In the coming months, we’re rolling out a week-long tribute to ’80s SOV films, and David A. Prior is on the list with his infamous film debut, Sledgehammer (1983), which starred his bodybuilding and ex-Chippendale’s dancing brother, Ted. And from that humble, shot-on-video beginning, David A. came to incorporate AIP — Action International Pictures — with David Winters and Peter Yuval. Winters’s own humble beginnings began with Thrashin’; after being overruled on a casting decision (Josh Brolin instead of Johnny Depp; we reviewed Brolin’s Jonah Hex, by the way), Winters vowed to make movies on his own, without studio interference. Then he gave us Space Mutiny . . . so, maybe it pays to have studio interference.

Ah, but we’re here to praise the ’90s-VHS resume of David A. Prior, a resume that would require two tribute weeks to review the joint Prior brothers’ resume. What we have reviewed is the spa ‘n blades romp Killer Workout and the Filipino actioners Firehead, The Final Sanction, and Silencer. Then there’s his female Rambo ramblings with Relentless Justice. And while Prior didn’t direct them, his Action International Pictures, which later rebranded as West Side Studios after David Winters bought out his partners, also gave us the holiday horror Elves, the apoc-slop of Phoenix the Warrior, and the exploitation zombie mess Zombie Death House.

Mr. Prior dipped his toes in the post-apoc pool again — and Brigette Nielsen in tow — with Hostile Environment, aka Watership Warrior (1999), concerned with the ol’ rebels and tainted water supply gag. We’re wondering if Dave A. brought back the flyin’ robot forearm we’ll soon discuss? We wanted to review it this week because, well, another David A. Prior flick on the site is a good thing — really. Sadly, there’s no online streams — or trailer, not even clips — for us to review and share with you.

The Reviews

And that brings us to the Mad Maxian one-two punch of the post-apoc adventures of John Tucker — he of the flying, remote controlled robot arm-cum-glove. Seriously. John can either slip on the glove to kick apoc-ass . . . or use a remote control on his belt to fly said robo-glove out of its toolbox home to zip around and punch out the bad guys. Oh, and it can shoot lasers and take out an errant helicopter. So there’s that.

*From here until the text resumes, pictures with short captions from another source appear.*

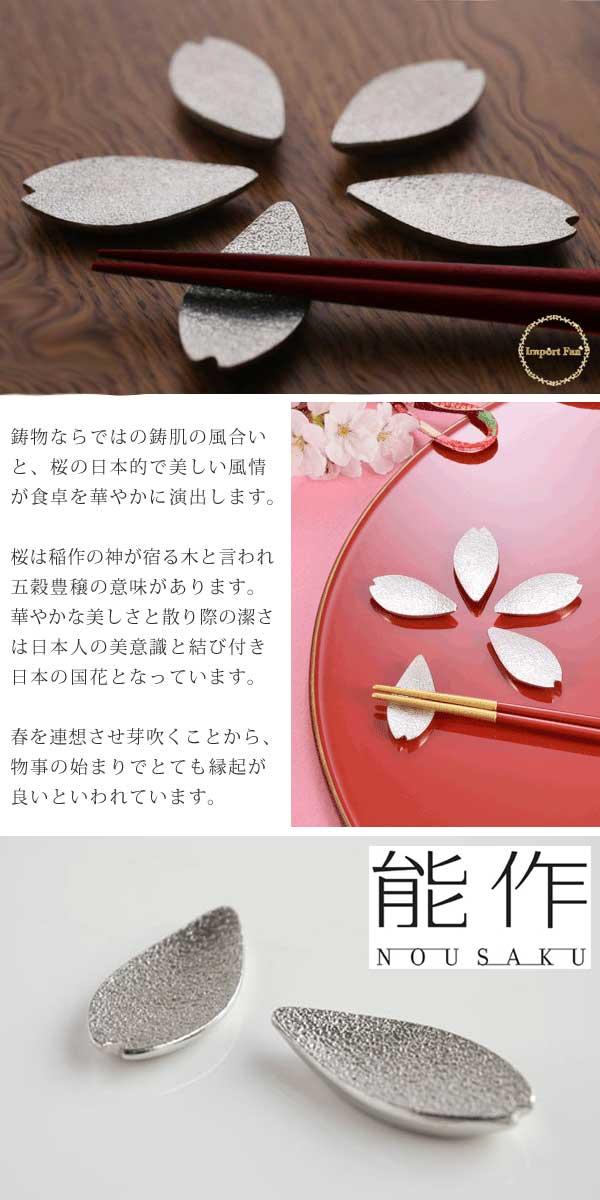 能作 さくら 桜 箸置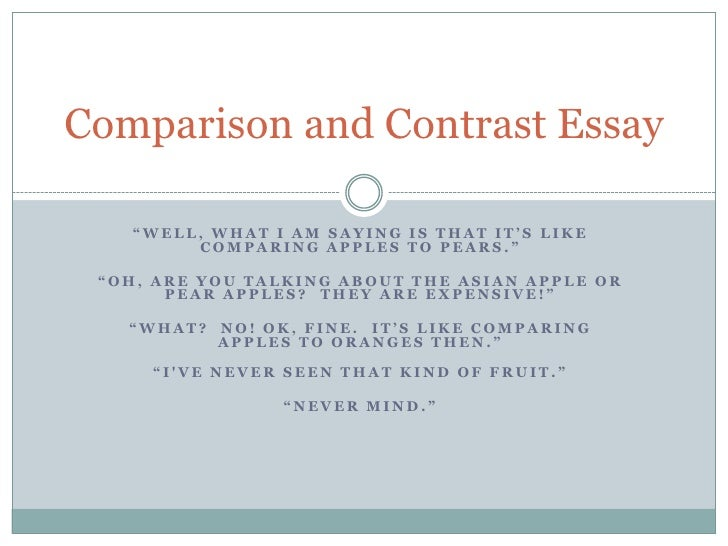 compare and contrast essays intro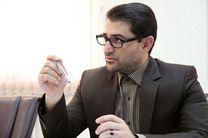 مدیرکل سابق بهزیستی، سکاندار میراث فرهنگی کرمانشاه شد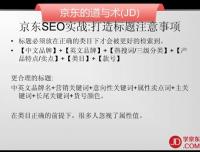 3.搜索篇-40.打造标题注意事项-京东商城运营培训全套教程系列课程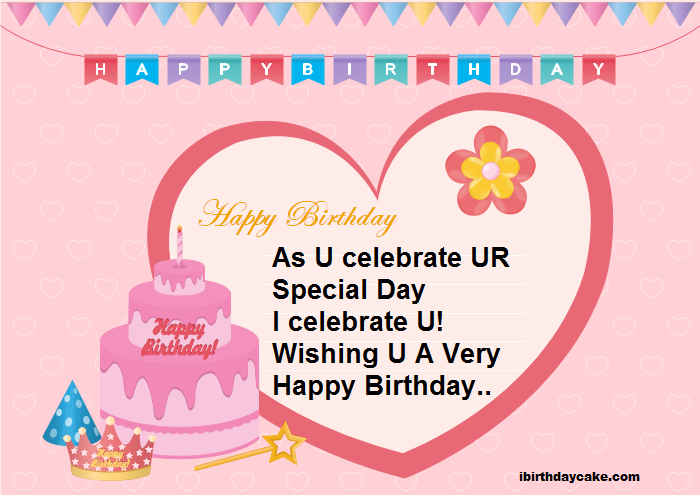 100 Best Happy Birthday Sms 2019 Hindi Wishes Quotes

Anyway — one year earlier, in the far-flung year of 2020 — things haven’t got so bad to be Mad Maxian, but bad enough to be Robocopian. But, since this is a low-budget apocalypse, the world of John Tucker is just down the street from the also not-the-Main Force Patrol apoc-shenanigans of Ron Marchini’s John Travis in Omega Cop (1990) and Karate Cop (1991). (And, to add to the confusion, David Carradine cameos in Karate Cop.) And since we don’t have the budget for full-blown Robocop body armor or Road Warrior body leathers, our cops wear sleeveless denim vests with “Special Police” and “COPS” patches on their chest.

And if it all sounds like the same movie . . . it probably is. And none of it — regardless of the vests — is very heavy metal.

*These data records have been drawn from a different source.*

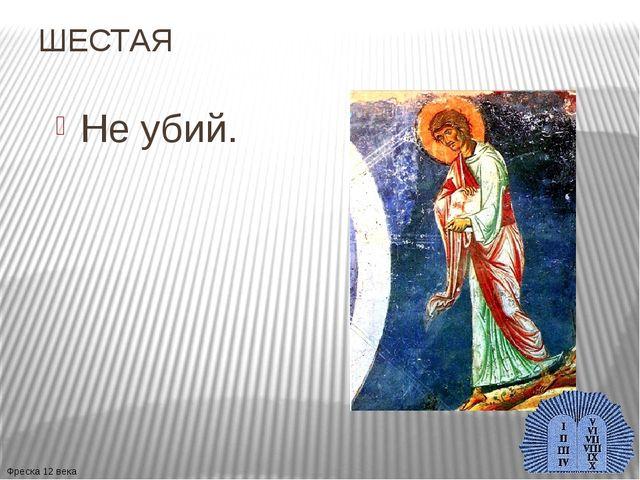 ШЕСТАЯ Не убий. Фреска 12 века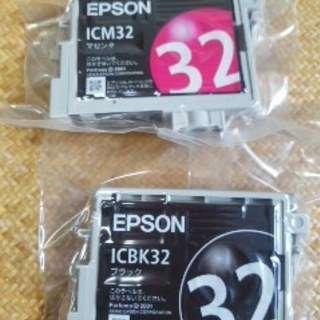 エプソン インクカートリッジ32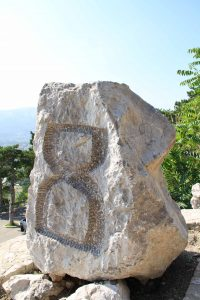 Glagolitic letter 'i' on island Krk, Croatia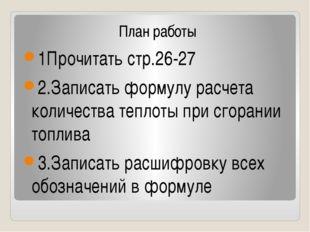 План работы 1Прочитать стр.26-27 2.Записать формулу расчета количества тепло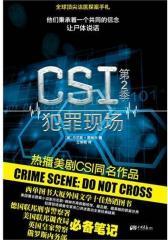 CSI犯罪现场(第2季)(试读本)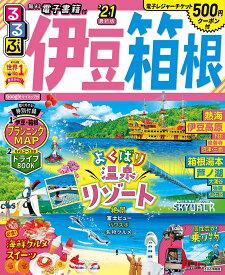るるぶ伊豆 箱根'21 (るるぶ情報版地域)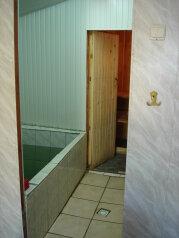 Гостевой дом для отдыхающих, улица Победы, 110 на 5 номеров - Фотография 3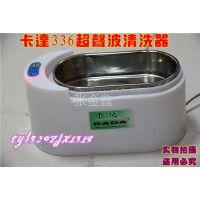 供应卡达336超声波清洗机 40W超声波清洗器 清洁机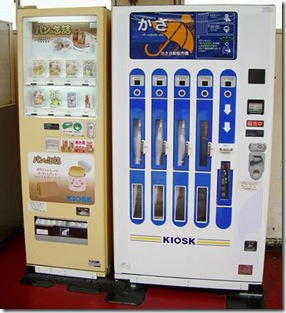 umbrella_vending_machines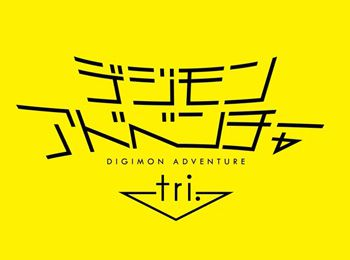 Promotional-Video-&-Ending-Theme-Revealed-for-Digimon-Adventure-tri.-Chapter-3-Kokuhaku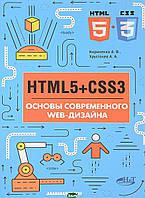 Хрусталев Александр Адонисович, Кириченко А. В. HTML5 + CSS3. Основы современного WEB-дизайна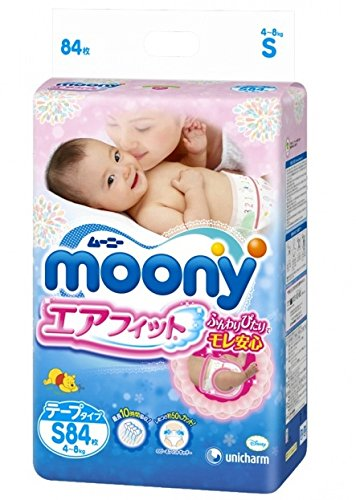 japanese-diapers-nappies-moony-s-4-8-kg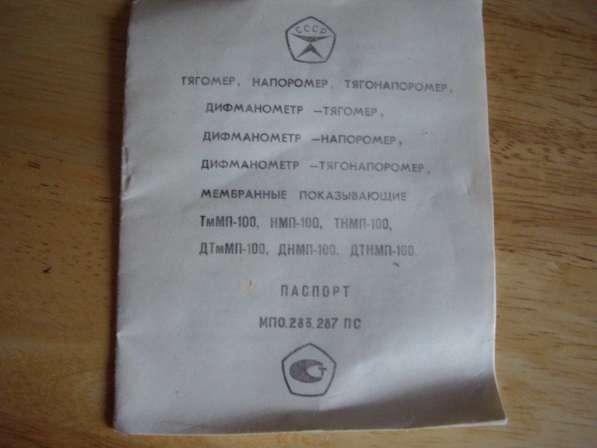 Дифманометр-тягомер ДТмМП-100-М1 в Челябинске фото 7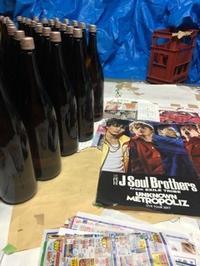 「特別純米ゴールドラベル」レッテル張り - 日本酒biyori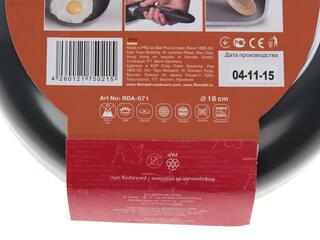 Сковорода Rondell RDA-071 серый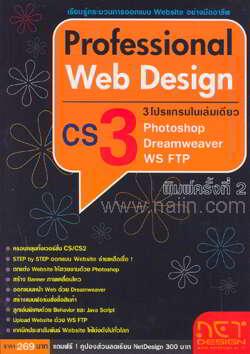 Professional Web Design CS3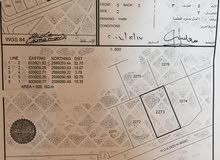 ولاية بوشر العوابي  مخطط توزيع الظباط ارض سكنيه موقع جميل رقم الارض 2273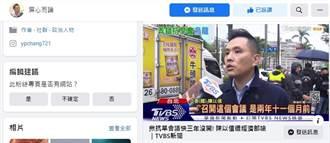 陳以信遭嗆「搞烏龍」  張雅屏諷:騙與ㄠ成為民進黨執政常態?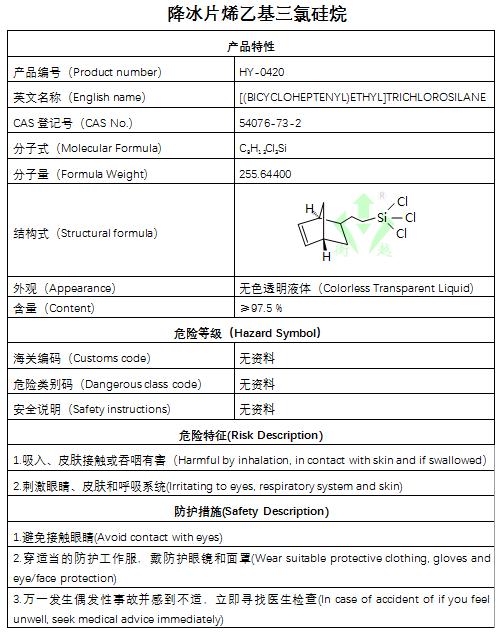 降w88官网烯乙基三氯硅烷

You’ve got the right to rock alongside Ron Keel, Mr. Carradine. Flash those horns, Mr. Marchini.

This time, our merry band of law officers are a civilian bounty hunter-based organization known as C.O.P.S, aka Civilian Operated Police Systems. Our intrepid John Tucker (David Carradine) is a bitter, washed up drunk roamin’ the mean streets of Los Angeles who’s more interested in dispatching justice — like Judge Dredd — than collecting bounties in his pocket. Of course, as in Robocop, the police force is corrupt and a reporter — a female reporter, natch — has the proof. (So, yeah, we’re pinchin’ Stallone’s Cobra, too.) And now the C.O.P.S are out to stop the duo from exposing the corruption. Oh, and Tucker’s only ally is Billy (the 260-plus credits strong D.C Douglas; six new films in production), a computer genius with a spiffy wheelchair. Oh, and the chief baddy that gets his ass robo-gloved kicked is Robert Tessier from Burt Reynolds’s The Longest Yard — but since this is B&S: The Glory Stompers, The Velvet Vampire, and Chief Thor in Starcrash, just to name a few of Robert’s B-Movie delights.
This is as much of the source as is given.